第24話 晩冬の獣、あるいは早春の風――三題噺:己「田園」「薄氷」「鼬」

 ツムジ、メグ、フウカの三姉妹がこの度連行されたのは、郊外から少し離れた田園地帯だった。昔からずっと田園風景が広がっていたであろう事は、周囲に小さなダムが点在している事などからも明らかだった。

 高校生ほどの少女のなりをした三姉妹は互いに集まって様子を窺っていたが、ややあってからメグが口を開いた。

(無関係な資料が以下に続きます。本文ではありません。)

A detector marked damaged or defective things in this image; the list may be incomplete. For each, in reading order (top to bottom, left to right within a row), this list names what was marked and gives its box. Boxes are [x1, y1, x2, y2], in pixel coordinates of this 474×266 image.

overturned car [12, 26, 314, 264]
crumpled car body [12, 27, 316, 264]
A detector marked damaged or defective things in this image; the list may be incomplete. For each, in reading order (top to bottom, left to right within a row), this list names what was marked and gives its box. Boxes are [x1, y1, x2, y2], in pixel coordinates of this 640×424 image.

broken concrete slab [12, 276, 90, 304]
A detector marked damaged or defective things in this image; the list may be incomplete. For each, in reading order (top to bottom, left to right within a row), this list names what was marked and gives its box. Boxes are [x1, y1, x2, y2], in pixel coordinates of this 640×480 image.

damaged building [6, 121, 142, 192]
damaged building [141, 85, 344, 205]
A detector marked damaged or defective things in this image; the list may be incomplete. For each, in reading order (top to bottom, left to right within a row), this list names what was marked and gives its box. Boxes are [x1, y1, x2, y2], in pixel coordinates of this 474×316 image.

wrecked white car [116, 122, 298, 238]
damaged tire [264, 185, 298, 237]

「お姉ちゃんにフウカ。何か思ってたよりも鼬連中が多いね」

「ほんと、メグの言うとおりだねぇ」

「まぁ鎌鼬にしろ管狐にしろ沢山いるもん。声をかけたらすぐに集まったんじゃないかってあたしは思うわ」


 三姉妹の会話通り、彼女らの周囲には鎌鼬が十数匹ばかり集まっていた。一応人間の姿を取っているが、人外の存在である事は放たれる妖気や獣めいた雰囲気から明らかである。

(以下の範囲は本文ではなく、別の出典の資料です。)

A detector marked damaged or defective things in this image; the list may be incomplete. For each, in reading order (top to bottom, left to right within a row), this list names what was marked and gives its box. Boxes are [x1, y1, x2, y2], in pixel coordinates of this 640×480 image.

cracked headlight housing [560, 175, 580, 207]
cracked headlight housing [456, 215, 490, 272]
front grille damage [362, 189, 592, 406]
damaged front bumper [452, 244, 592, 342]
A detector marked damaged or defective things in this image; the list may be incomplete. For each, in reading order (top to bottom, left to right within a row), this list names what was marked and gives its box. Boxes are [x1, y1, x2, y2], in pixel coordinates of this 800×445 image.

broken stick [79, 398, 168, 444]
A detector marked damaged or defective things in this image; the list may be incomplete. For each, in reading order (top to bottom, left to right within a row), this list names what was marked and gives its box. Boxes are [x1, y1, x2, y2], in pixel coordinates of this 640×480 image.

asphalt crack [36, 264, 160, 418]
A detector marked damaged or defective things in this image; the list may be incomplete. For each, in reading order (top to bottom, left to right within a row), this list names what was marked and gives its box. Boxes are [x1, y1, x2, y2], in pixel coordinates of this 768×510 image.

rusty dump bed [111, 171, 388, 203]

 獣妖怪に囲まれている三姉妹であったが、別段怯えは無かった。彼女らも鎌鼬たちと同族のような物だったからだ。厳密に言えば管狐と鎌鼬の交雑種なのだが。

 ともあれ、代表者と思しき男が鼬妖怪たちの前に姿を現した。妖怪かと思いきや人間だった。妖怪の存在を知り、時に妖怪の力を借りる術者と呼ばれる存在なのだろう。彼は堂々とした様子で鼬妖怪たちに視線を向け、仕事内容について説明を始めた。

 田園の周辺に落ちているゴミ拾いと、小山で繁っている草木の剪定。ツムジたち三姉妹、そして一緒に集まっている鼬妖怪たちに与えられた仕事はこのような物だった。

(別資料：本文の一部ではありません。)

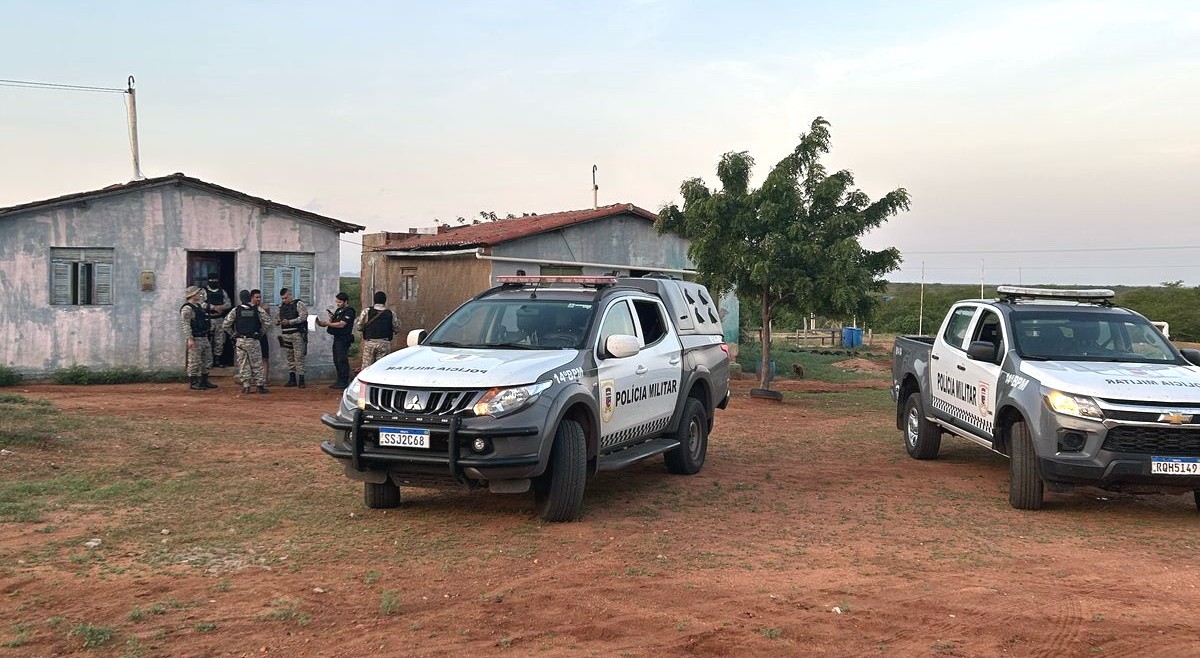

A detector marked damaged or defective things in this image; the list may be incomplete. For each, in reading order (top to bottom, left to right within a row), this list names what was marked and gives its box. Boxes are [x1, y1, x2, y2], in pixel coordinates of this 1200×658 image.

peeling paint wall [1, 181, 348, 379]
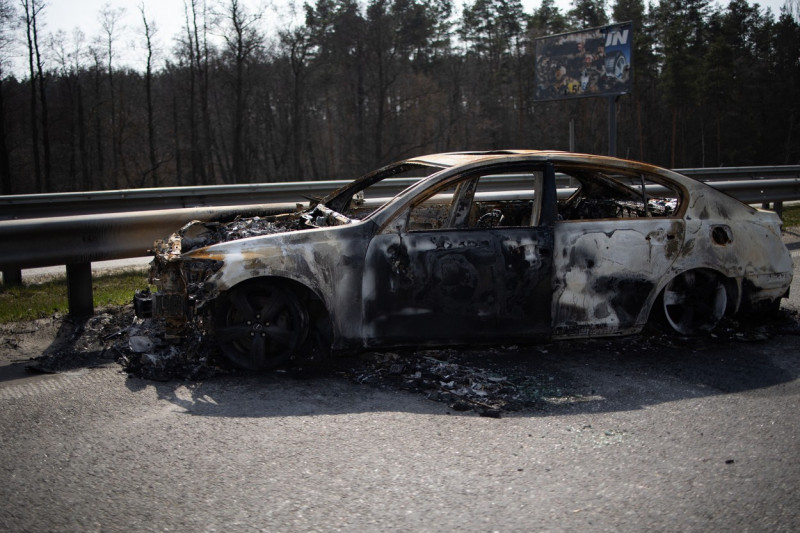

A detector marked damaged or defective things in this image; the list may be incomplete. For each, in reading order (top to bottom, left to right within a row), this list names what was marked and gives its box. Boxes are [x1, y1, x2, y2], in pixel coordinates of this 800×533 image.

burnt car interior [556, 168, 680, 222]
burnt tire [216, 278, 310, 370]
charred engine bay [18, 304, 800, 416]
burned car [134, 152, 792, 370]
charred car body [134, 152, 792, 370]
burnt tire [660, 268, 728, 334]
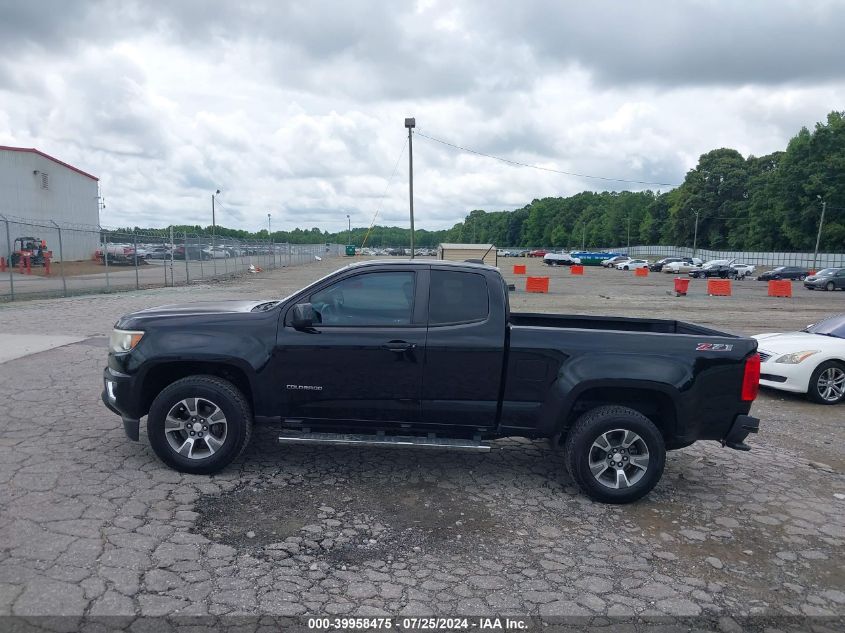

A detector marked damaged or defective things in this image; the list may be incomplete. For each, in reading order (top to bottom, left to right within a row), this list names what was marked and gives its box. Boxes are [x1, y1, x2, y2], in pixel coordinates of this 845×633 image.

 ツムジは両手首を刃物に変形させると、そのまま青々と葉を茂らせ枝を伸ばす山茶花へと突っ込んでいった。一閃した次の瞬間に、山茶花の枝が地面へと落ちる。ダイナミックな剪定を行えたツムジは、気分が高揚するのをはっきりと感じていた。もしかしたら、ここ数カ月ばかり囚人として単調な暮らしを続けていたからなのかもしれない。

 しばらくしてから、ツムジは山茶花の花の根元を狙って刈れば面白いという事に気付いた。山茶花の、緋色の花弁が爆発したように飛び散って舞い散るからだ。


「あはっ、あはははは――!」


 呆けたように笑い転げながら、ツムジは山茶花の剪定を続けていた。

 だが、そうしていい気分に浸れたのはほんの短い間だった。彼女の鋭い耳は、驚きの声とその後に続く悲鳴を聞き取ったのである。鼬であるから聴覚は鋭いのだ。

 駆けつけてみると、鎌鼬の少年が池の真ん中で立ち往生していた。水面の表面を見れば、少年がいる所を中心にして薄氷が割れているではないか。


「全くもう、純血の鎌鼬だというのにヘマをしちまったのかい」


 ツムジは言いながら、少年の許に駆けつけて彼を引っ張り上げた。鎌鼬は風を操り低空ながらも飛ぶ事も出来る。だからこそツムジも、冷たい池にダイブすることなく少年を助け出す事が出来たのだ。名も知らぬ彼は、池の冷たさに驚いたのか鼬の姿に戻ってしまっていた。


「氷が張ってるけれど、俺はまだ軽いから大丈夫だと思ったんすよ」


 タオルで水気を拭ってやると、少年は少し照れくさそうな口調でそう言った。そのまま素直に礼を言ってくれたのだが、彼は何故かツムジの手の匂いを嗅いでいた。


「んん、どうしたのさ坊や」

「お姉さんの手から、甘い花の香りがするからなんだろうなって思ってさ」

「ああ、それは山茶花の香りだね。さっきまでバチボコに切り刻んでいたんだよ」


 ツムジはそう言ってから、少年と顔を見合わせて笑い合った。

 今は薄氷が池に張るくらいであるが、いずれは暖かな春が来るはずだ。そんな事をツムジは思っていた。